Rocky’s father drove him home from jail, the cold silence between them a contest. His father was home on one of his triumphal visits, to inform his flock about the great work being done in Africa, where there was still time to save them from the Gay Agenda. And to raise urgently needed funds, to pay for his first class plane ticket back, so he could continue to minister to these poor souls from the comfort of the Kampala Serena Hotel.
“Arrested,” the Reverend said, pacing back and forth in the living room in front of Faith and Rocky. “Arrested! This is a new low.”
He’d made his own search of Rocky’s room, and glared at Faith as he came back downstairs waving Rocky’s drawings, knowing she’d deliberately skipped them.
“What…the hell… is this!” he shouted, waving them around.
“Art,” Rocky said defiantly.
“Ha! Filth, is what it is.” His father’s eyes were different now, glittery, fevered. His membership in “The Family” had given him a taste for power. Now he had access to noble and upright politicians like Senator John Ensign and Governor Mark Sanford, and even a Supreme Court justice. Power had made him feel invincible, and had embedded his certainties even deeper.
“Evil, hateful, filth,” his father said, grimacing as he looked at them. Rocky’s art tutor had taught him well, and had helped him bring his talent to full flower. Gone were the drawings he’d once made of Faith playing the guitar, the people at church with their eyes closed, waving their hands like saints.
He’d become obsessed with da Vinci’s “grotesques,” his drawings of faces with twisted and exaggerated features.
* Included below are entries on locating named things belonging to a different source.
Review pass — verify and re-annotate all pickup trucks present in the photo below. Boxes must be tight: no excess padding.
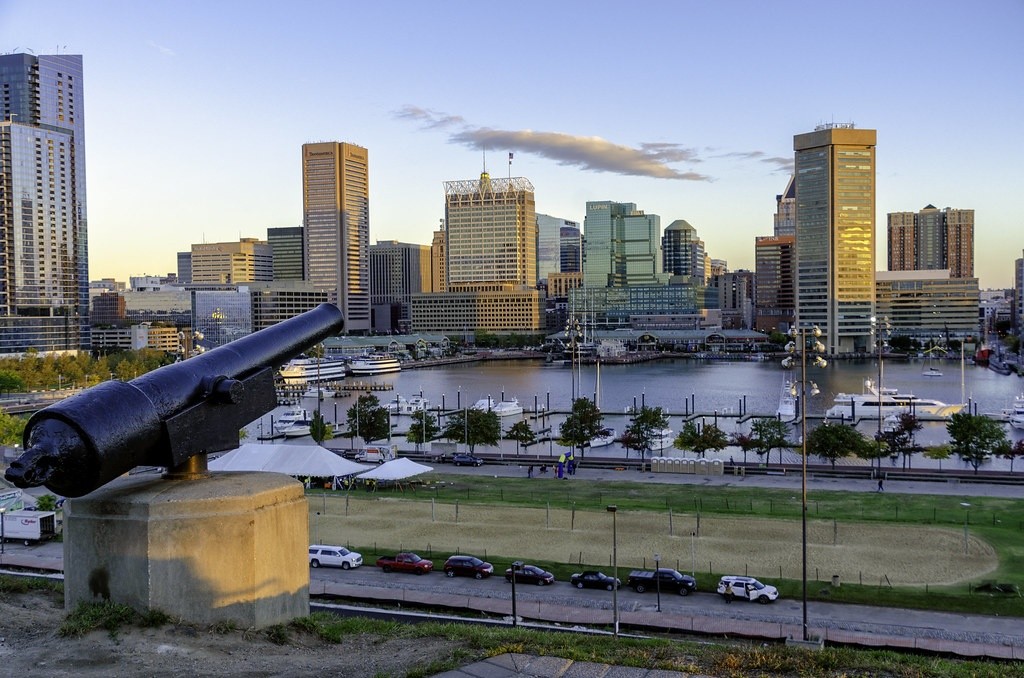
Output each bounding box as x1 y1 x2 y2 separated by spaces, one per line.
628 566 698 596
375 552 434 576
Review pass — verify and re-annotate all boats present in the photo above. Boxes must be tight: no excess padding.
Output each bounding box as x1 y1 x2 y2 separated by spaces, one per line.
825 340 969 420
488 396 524 417
273 405 312 437
971 341 1012 378
278 356 346 385
469 394 495 413
921 366 944 375
301 388 335 398
1001 391 1024 420
643 426 677 450
345 354 402 375
588 427 617 448
382 396 433 414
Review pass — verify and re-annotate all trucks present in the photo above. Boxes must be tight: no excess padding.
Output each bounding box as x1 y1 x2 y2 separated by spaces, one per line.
354 443 397 465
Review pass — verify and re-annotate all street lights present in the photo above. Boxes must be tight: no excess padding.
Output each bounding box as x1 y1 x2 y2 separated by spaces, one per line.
606 503 620 643
0 507 6 554
313 343 325 447
869 313 891 481
565 310 584 414
781 322 828 652
510 559 525 628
Rocky thought they were portraits of people who’d been turned inside out, their real selves now apparent on their faces.
He’d copied the most famous one, the “Study of Five Grotesque Heads.” It had been done with a fine hand, and an eye for detail worthy of a Renaissance apprentice.
And in the place of the noble Roman patrician at the center, with four greedy, mad, ignorant and downright stupid people around him, leering and mocking, Rocky had drawn Harvey Milk, and surrounded him with Anita Bryant, Pat Robertson, Jerry Falwell…and Reverend Norman McCoy.
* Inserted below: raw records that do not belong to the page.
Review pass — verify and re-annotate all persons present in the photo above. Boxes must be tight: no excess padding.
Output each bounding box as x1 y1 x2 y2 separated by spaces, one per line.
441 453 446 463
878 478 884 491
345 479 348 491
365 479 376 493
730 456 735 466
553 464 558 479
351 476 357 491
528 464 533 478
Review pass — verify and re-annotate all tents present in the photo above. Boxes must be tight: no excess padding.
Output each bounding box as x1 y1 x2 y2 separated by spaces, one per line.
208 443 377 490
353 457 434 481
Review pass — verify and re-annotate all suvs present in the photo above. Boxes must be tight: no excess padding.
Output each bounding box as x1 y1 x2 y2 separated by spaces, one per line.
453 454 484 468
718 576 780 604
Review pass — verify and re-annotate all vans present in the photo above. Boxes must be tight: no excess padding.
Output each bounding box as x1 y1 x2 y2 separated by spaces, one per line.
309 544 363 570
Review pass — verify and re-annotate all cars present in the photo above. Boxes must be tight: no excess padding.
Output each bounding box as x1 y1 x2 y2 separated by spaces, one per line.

He smirked in triumph when he saw the look on his father’s face, his eyes widening when he came to that one.
The Reverend looked Rocky straight in the eyes as he tore it up, into little pieces, as Faith choked off a protest.
But it was too late. His father was an idiot. The originals were gone, but Rocky had prepared for that. They’d already been through Korey’s high-resolution scanner, and the images were safe on his friend’s hard drive.